# Yellow squash question



## pancho (Oct 23, 2006)

Last fall I planted my fall garden. The yellow straight neck squash that I grew wasn't yellow. The first couple of squash were yellow then all the rest were green.
Anyone know why my yellow squash were green?


----------



## SquashNut (Sep 25, 2005)

I had some I grew last spring the same way, my guess is they were cross bred. But they tasted the same. So i didn't worry too much. If I wanted to save seed, it would have been different. Where did you get the seed?


----------



## pancho (Oct 23, 2006)

SquashNut said:


> I had some I grew last spring the same way, my guess is they were cross bred. But they tasted the same. So i didn't worry too much. If I wanted to save seed, it would have been different. Where did you get the seed?

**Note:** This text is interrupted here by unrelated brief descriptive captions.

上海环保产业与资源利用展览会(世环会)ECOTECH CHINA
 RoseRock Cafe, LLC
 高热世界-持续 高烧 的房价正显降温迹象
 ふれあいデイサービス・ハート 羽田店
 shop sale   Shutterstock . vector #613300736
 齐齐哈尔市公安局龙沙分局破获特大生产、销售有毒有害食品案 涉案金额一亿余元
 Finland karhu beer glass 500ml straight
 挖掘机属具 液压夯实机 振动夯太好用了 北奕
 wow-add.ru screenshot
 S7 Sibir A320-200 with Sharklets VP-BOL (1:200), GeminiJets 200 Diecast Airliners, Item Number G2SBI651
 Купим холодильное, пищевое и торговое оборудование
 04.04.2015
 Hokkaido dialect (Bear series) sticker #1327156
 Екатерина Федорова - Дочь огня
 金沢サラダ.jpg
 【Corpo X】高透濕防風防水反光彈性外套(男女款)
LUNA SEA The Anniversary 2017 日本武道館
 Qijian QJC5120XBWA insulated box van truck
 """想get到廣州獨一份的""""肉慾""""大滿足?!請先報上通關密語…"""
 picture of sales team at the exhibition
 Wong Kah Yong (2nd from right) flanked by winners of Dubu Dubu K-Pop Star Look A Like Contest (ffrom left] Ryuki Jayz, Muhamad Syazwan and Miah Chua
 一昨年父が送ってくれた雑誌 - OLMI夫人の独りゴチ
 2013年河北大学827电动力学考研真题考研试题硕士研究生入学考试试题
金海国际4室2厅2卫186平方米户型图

From what the state told me squash will only cross with very few other plants and it wouldn't even show up until the next generation. They took a few of the squash to examine.
They tasted the same as regular yellow squash.


----------



## SquashNut (Sep 25, 2005)

that's what i am saying your seed was crossed.


----------



## NickieL (Jun 15, 2007)

I agree with SN, your seed was not pure. Squash love to cross-pollinate with outher squashes. I dosn't really matter if you want it just for eating but if you had wanted it for seed saving of a specific kind, then it's no good.


----------



## galfriend (Nov 19, 2004)

Last summer I grew both yellow crook neck and zucchini squash. After repeated pickings we noticed many of the yellow crook necks started going zucchini on us, lol. There were several bushes we had both types growing on in at the same time. 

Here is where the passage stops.